Luiz Davidovich, Presidente da Academia Brasileira de Ciências
Luiz Davidovich, Presidente da Academia Brasileira de Ciências
Foto: Reprodução / Estadão

Qual a importância da ciência neste momento?

A ciência tem um papel muito importante. Está desvendando como o vírus funciona, como entra no organismo humano, como ataca as células, se alimenta delas e se reproduz. Esse é o primeiro passo para combater o vírus e tentar encontrar remédios para tratar os doentes. Mas não são apenas as ciências da saúde, é um tema interdisciplinar. São matemáticos, engenheiros, físicos, cientistas sociais, todos que estão trabalhando para combater a epidemia. Enfim, o que está sendo demonstrado no mundo todo é a importância de uma boa base científica para enfrentar eventos como esse.

O Ministério da Saúde liberou o uso da cloroquina em pacientes graves embora os estudos sobre a eficácia desse remédio não esteja comprovada. Diante de uma pandemia, esse procedimento é válido?

Preocupa-me o anúncio e até mesmo a propagando de um remédio cuja eficácia não está comprovada, para o qual não há estudos clínicos. A ciência está buscando intensamente os remédios para tratar os doentes, mas a ideia é sempre fazer ensaios clínicos antes de colocar à disposição remédios com efeitos tóxicos que podem até matar o paciente.

O ministro da Saúde, Luiz Henrique Mandetta, vem repetindo sempre que tem a oportunidade que todas as suas decisões são embasadas pela ciência. Mas outros setores do governo, em especial a Presidência, insistem em querer tomar decisões sem embasamento científico. Como o senhor vê isso?

A atitude anticiência certamente prejudica os esforços de combate à epidemia. Só não estão prejudicando mais porque o sistema de saúde está aplicando a ciência correta. Ainda bem que não estão aplicando o que diz o presidente da República contra o isolamento social, contra a ciência, contra a experiência internacional. Mesmo assim, a postura do presidente é grave, porque pode levar as pessoas a menosprezarem a gravidade dessa doença, que é muito mais grave do que uma "simples gripezinha".

**DADOS FORNECIDOS**
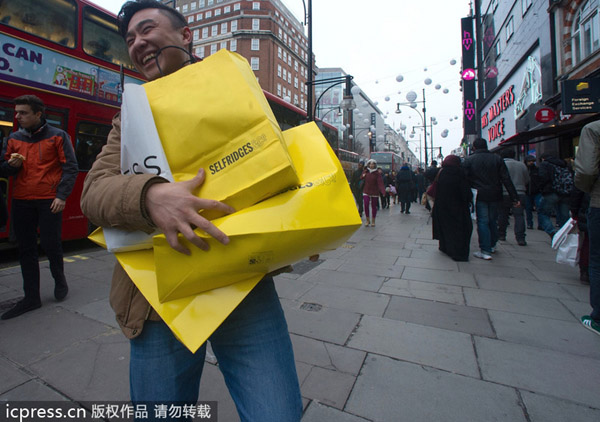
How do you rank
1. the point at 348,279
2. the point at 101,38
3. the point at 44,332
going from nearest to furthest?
the point at 44,332 → the point at 348,279 → the point at 101,38

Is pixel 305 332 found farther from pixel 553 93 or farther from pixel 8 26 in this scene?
pixel 553 93

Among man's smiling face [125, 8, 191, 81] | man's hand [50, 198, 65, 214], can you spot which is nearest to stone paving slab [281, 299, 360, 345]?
man's smiling face [125, 8, 191, 81]

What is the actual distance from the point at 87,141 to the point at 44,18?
6.53 feet

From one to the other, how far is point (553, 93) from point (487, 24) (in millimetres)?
12265

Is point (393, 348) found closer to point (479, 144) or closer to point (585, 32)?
point (479, 144)

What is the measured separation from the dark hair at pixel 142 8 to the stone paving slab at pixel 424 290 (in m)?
3.40

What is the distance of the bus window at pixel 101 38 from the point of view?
5.66m

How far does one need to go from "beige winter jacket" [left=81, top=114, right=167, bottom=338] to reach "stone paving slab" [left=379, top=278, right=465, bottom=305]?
3.22 metres

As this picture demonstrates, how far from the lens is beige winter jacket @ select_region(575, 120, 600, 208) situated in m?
2.61

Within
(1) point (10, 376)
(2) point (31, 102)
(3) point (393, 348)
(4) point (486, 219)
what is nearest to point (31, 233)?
(2) point (31, 102)


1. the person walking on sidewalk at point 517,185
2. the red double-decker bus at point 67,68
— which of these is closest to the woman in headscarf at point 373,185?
the person walking on sidewalk at point 517,185

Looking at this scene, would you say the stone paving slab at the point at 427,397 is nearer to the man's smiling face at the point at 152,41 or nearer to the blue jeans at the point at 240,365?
the blue jeans at the point at 240,365

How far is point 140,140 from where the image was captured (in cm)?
81

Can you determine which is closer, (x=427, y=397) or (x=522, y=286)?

**TAREFAS A CUMPRIR**
1) De acordo com a entrevista com Luiz Davidovich, qual remédio o Ministério da Saúde liberou para pacientes graves?
2) Retome a entrevista com Luiz Davidovich a partir do ponto em que ela termina.
Os itens não têm relação com a entrevista com Luiz Davidovich.

**RESPOSTAS**
1) A cloroquina.

2)
O atual governo federal - ou pelo menos boa parte dele - parece ter como política atuar sempre em confronto com os dados científicos.

Em toda a minha vida, nunca imaginei que teria que vir a público dizer que a Terra é redonda, mas agora é necessário. Nunca imaginei que precisaria dizer que há uma contribuição humana nas mudanças climáticas e que já estamos vendo as consequências disso na Antártica, por exemplo. Nunca achei que precisaria dizer que os dados universalmente disponíveis do Instituto Nacional de Pesquisas Espaciais (Inpe) são corretos e mostram que o desmatamento aumentou no país (em 2019, Bolsonaro colocou sob suspeita as estatísticas de desmate divulgadas pelo Inpe, órgão ligado ao Ministério da Ciência e Tecnologia, e demitiu o chefe do instuto) . De fato, é um período muito difícil para a ciência. Não só aqui, mas também em outros países. Mas a verdade é que, quando a barra pesa, como agora, é a ciência que é chamada para resolver a questão. E essa é uma fantástica resposta a seus detratores.